String theorist Oswaldo Zapata has posted the third part of his essay on the history of superstring theory, dealing with the question of the “beauty” of string theory. Basically he argues that it was only in 1999, after it started to become clear that string theory unification wasn’t working out, that a publicity campaign about the “beauty of string theory” got started:
During the late eighties and early nineties, and motivated by the relative success of the heterotic superstrings, string theorists were submerged in intricate and endless computations trying to recover the standard model using a ‘‘top-bottom’’ approach. At that time no one was talking publicly about a beautiful construct. In fact, the theory was in an ugly impasse and mathematical consistency was the only remote trace of beauty…
In this section we have seen that, in contrast to what is currently claimed, string theory was not always considered to be a beautiful theory. The public recognition of the beauty of the theory is recent, dating from around 1999, and it was due mainly to the convergence of two factors: a favourable context, “internal” and “external,” and an acute sense of opportunism.
From the Publisher’s Weekly review of Graham Farmelo’s life of Dirac:
In 1955, Dirac came up with a primitive version of string theory, which today is the rock star branch of physics.
The opera Hypermusic Prologue: A Projective Opera in seven Planes, libretto by Lisa Randall, had its first performance last month in Paris. It will be presented again in Barcelona in November.

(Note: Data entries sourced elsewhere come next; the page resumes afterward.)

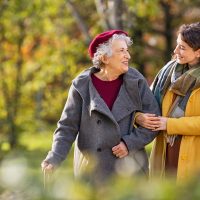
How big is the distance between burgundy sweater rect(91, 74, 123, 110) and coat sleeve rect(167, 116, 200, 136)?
398mm

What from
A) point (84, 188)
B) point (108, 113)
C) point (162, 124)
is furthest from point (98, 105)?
point (84, 188)

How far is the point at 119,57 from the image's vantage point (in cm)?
450

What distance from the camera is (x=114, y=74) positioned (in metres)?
4.56

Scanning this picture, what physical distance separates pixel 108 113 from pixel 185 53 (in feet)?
2.00

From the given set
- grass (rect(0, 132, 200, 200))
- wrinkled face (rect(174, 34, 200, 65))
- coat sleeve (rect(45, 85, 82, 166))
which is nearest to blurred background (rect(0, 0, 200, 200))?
coat sleeve (rect(45, 85, 82, 166))

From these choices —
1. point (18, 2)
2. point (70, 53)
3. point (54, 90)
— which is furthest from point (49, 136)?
point (18, 2)

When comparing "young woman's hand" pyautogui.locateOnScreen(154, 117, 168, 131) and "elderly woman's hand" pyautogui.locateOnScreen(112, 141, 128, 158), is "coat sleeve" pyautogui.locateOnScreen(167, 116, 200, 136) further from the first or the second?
"elderly woman's hand" pyautogui.locateOnScreen(112, 141, 128, 158)

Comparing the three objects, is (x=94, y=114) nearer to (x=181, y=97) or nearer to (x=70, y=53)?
(x=181, y=97)

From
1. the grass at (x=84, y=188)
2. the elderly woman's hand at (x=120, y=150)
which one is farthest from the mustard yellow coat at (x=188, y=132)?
the grass at (x=84, y=188)

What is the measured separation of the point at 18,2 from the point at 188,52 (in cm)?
684

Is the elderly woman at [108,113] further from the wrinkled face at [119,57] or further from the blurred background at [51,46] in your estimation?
the blurred background at [51,46]

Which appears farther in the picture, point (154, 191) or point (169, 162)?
point (169, 162)

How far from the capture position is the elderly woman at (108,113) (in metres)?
4.52

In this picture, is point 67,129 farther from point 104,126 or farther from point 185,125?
point 185,125
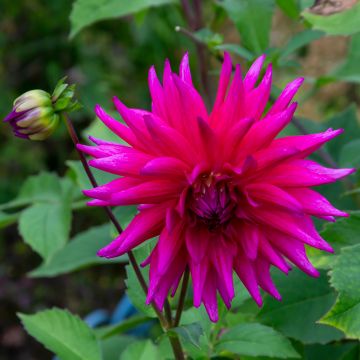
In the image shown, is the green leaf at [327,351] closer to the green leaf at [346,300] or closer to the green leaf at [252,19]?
the green leaf at [346,300]

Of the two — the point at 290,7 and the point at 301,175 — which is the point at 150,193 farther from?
the point at 290,7

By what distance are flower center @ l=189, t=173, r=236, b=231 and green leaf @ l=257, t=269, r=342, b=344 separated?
24 centimetres

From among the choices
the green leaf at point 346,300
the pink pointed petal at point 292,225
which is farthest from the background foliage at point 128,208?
the pink pointed petal at point 292,225

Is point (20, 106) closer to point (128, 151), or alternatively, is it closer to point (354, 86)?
point (128, 151)

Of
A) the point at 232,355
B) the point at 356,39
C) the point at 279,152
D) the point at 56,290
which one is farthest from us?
the point at 56,290

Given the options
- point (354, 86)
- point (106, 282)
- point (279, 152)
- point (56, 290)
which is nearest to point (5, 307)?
point (56, 290)

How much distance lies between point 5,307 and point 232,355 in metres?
1.40

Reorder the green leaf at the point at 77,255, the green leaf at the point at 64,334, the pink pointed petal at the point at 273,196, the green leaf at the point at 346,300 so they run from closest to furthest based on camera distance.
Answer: the pink pointed petal at the point at 273,196 → the green leaf at the point at 346,300 → the green leaf at the point at 64,334 → the green leaf at the point at 77,255

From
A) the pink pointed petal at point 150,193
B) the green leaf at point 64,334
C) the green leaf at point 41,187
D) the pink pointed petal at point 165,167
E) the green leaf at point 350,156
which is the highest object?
the pink pointed petal at point 165,167

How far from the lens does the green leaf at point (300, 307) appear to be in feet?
2.33

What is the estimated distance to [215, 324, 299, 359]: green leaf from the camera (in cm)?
65

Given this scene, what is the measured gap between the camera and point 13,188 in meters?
1.94

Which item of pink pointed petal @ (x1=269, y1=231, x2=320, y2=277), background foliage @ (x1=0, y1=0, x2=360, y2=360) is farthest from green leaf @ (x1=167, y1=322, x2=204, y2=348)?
pink pointed petal @ (x1=269, y1=231, x2=320, y2=277)

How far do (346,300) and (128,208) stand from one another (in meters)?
0.39
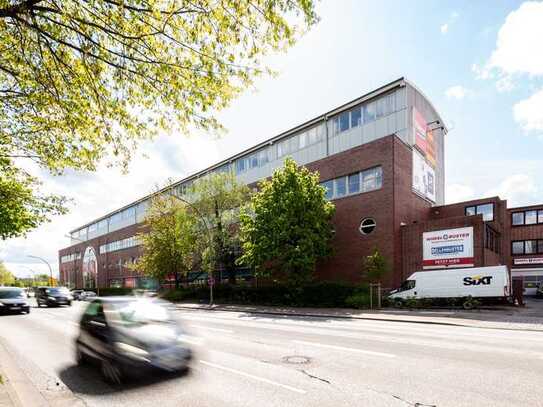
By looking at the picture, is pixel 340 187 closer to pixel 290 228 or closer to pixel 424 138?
pixel 290 228

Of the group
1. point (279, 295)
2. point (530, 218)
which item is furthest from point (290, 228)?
point (530, 218)

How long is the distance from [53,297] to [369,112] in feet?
95.0

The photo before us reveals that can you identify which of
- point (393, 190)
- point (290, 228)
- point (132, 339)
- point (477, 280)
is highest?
point (393, 190)

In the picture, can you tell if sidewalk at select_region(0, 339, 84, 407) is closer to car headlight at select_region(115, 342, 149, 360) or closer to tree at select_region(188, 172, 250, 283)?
car headlight at select_region(115, 342, 149, 360)

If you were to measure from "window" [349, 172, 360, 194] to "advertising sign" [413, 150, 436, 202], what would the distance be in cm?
476

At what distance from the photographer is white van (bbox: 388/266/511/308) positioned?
19969 mm

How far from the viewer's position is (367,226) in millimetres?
26188

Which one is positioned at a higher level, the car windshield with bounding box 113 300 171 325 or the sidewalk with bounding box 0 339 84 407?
the car windshield with bounding box 113 300 171 325

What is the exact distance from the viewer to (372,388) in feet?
18.8

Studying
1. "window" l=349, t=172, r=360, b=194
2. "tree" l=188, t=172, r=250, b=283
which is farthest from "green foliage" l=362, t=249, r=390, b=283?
"tree" l=188, t=172, r=250, b=283

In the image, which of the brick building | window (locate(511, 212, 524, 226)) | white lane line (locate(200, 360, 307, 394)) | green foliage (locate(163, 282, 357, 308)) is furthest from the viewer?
window (locate(511, 212, 524, 226))

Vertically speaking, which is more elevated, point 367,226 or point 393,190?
point 393,190

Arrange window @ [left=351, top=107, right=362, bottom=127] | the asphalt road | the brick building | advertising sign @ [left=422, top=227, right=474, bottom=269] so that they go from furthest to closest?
window @ [left=351, top=107, right=362, bottom=127]
the brick building
advertising sign @ [left=422, top=227, right=474, bottom=269]
the asphalt road

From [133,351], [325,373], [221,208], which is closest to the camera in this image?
[133,351]
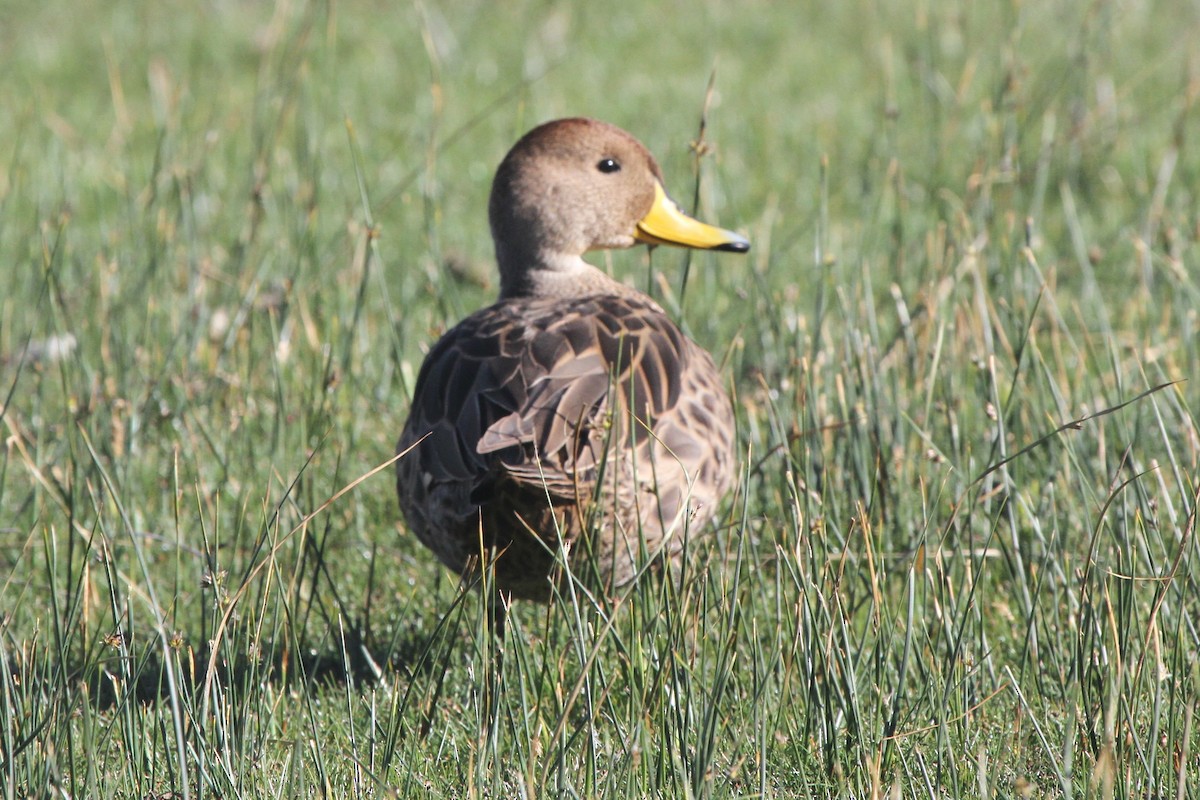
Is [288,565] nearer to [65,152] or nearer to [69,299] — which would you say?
[69,299]

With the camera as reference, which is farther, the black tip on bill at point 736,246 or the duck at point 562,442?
the black tip on bill at point 736,246

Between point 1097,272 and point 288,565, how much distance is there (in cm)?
358

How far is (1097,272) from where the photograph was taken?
5621 mm

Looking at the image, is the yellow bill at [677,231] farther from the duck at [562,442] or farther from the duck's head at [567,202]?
Result: the duck at [562,442]

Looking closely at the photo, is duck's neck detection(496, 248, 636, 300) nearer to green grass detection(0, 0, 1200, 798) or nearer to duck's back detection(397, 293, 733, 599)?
green grass detection(0, 0, 1200, 798)

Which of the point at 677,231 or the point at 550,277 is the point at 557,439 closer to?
the point at 550,277

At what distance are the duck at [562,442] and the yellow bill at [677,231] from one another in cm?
26

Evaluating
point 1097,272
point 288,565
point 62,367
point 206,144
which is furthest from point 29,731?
point 1097,272

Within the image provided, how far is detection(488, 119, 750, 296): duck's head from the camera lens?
4051mm

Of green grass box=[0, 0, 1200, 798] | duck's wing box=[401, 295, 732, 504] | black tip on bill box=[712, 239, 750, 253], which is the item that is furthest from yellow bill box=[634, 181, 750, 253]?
duck's wing box=[401, 295, 732, 504]

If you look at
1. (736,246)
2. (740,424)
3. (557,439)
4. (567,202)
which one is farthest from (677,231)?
(557,439)

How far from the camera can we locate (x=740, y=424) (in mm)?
3684

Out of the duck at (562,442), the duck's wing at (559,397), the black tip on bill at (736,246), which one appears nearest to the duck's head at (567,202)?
the black tip on bill at (736,246)

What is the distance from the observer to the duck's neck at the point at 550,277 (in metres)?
4.05
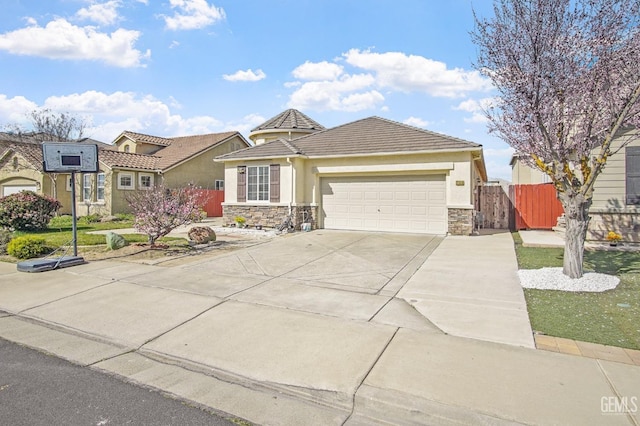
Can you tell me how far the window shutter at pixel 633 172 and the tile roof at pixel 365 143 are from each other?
4.20m

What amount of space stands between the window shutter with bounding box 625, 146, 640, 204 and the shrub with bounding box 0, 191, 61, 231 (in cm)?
2127

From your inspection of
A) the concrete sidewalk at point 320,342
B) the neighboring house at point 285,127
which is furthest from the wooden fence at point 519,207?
the neighboring house at point 285,127

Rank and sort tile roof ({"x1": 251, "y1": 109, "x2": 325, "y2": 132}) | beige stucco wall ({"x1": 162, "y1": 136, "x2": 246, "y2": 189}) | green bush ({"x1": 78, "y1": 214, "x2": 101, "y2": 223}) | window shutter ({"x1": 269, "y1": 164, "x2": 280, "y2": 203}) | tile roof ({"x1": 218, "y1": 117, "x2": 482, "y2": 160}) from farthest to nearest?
beige stucco wall ({"x1": 162, "y1": 136, "x2": 246, "y2": 189}) < tile roof ({"x1": 251, "y1": 109, "x2": 325, "y2": 132}) < green bush ({"x1": 78, "y1": 214, "x2": 101, "y2": 223}) < window shutter ({"x1": 269, "y1": 164, "x2": 280, "y2": 203}) < tile roof ({"x1": 218, "y1": 117, "x2": 482, "y2": 160})

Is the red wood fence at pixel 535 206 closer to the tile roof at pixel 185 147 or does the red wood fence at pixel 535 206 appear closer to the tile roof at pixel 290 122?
the tile roof at pixel 290 122

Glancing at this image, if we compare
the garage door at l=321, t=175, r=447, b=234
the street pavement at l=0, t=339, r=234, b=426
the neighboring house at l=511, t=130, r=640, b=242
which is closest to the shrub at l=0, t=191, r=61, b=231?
the garage door at l=321, t=175, r=447, b=234

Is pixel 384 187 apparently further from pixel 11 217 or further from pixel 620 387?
pixel 11 217

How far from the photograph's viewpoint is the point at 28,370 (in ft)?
12.8

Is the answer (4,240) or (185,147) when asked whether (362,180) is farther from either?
(185,147)

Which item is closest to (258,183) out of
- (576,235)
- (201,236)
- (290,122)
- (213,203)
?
(201,236)

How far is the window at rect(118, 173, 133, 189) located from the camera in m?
22.0

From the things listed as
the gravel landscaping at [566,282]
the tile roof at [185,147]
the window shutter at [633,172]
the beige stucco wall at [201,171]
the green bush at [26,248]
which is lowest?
the gravel landscaping at [566,282]

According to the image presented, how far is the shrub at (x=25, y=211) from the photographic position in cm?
1448

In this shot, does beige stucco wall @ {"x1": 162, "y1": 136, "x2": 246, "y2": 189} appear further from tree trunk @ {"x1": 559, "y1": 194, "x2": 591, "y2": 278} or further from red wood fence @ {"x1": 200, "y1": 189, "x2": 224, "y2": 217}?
tree trunk @ {"x1": 559, "y1": 194, "x2": 591, "y2": 278}

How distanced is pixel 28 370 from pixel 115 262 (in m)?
5.53
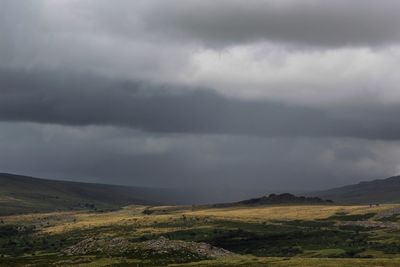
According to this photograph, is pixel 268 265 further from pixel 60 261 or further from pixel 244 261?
pixel 60 261

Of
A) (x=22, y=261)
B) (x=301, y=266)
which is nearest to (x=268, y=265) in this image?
(x=301, y=266)

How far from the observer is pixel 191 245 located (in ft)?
646

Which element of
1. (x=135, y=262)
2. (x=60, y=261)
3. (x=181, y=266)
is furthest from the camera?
(x=60, y=261)

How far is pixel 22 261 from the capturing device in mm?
192000

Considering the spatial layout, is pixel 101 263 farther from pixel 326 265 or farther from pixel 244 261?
pixel 326 265

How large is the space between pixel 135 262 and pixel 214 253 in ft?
105

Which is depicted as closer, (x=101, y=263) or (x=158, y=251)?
(x=101, y=263)

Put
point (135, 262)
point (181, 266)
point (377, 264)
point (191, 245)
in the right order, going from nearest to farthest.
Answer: point (377, 264) < point (181, 266) < point (135, 262) < point (191, 245)

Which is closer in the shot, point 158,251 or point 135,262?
point 135,262

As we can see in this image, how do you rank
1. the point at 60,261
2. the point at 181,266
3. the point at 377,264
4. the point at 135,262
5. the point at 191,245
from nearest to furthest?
1. the point at 377,264
2. the point at 181,266
3. the point at 135,262
4. the point at 60,261
5. the point at 191,245

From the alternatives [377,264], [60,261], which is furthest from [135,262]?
[377,264]

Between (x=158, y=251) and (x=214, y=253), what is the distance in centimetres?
1834

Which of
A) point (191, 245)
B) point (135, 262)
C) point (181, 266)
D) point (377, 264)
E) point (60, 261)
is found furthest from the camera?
point (191, 245)

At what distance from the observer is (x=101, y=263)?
167 m
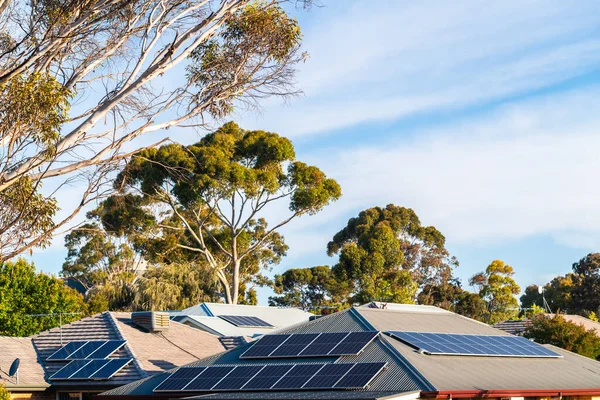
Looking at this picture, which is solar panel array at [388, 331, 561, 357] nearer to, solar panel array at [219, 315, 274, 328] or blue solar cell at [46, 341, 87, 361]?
blue solar cell at [46, 341, 87, 361]


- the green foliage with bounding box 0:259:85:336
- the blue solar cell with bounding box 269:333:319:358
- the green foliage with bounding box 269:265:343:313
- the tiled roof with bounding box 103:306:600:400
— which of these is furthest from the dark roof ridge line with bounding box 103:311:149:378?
the green foliage with bounding box 269:265:343:313

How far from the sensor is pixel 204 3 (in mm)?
25828

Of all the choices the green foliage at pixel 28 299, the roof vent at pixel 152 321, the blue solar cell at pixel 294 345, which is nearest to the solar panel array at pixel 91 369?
the roof vent at pixel 152 321

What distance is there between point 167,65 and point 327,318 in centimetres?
1051

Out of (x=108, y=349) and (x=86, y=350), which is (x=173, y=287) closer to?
(x=86, y=350)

FQXI seems to like to have conferences for their members at scenic volcanic locations in the mid-Atlantic. This year it’s the Azores, here’s their schedule, talks to appear here, blogging here (Sabine Hossenfelder) and here.
Strings 2009 finally got around to putting slides from most of the talks online here. The one talk that seemed to have something new wasn’t about strings, it was Arkani-Hamed’s talk on Holography in Flat Space: Algebraic Geometry and the S-matrix, based on work to appear with Cachazo, Cheung and Kaplan. It’s based on studying the structure of amplitudes in twistor space, and the talk includes many exclamation points, and the claim that “SOME POWERFUL MATHEMATICAL STRUCTURE IS AT WORK!”. More specifically:
Very natural and beautiful mathematical structure – intersection theory and Schubert Calculus – seems to lie at the heart of tree and loop gluon scattering amps!
From the slides it does appear that there’s some nice mathematics at work here, I look forward to seeing the paper.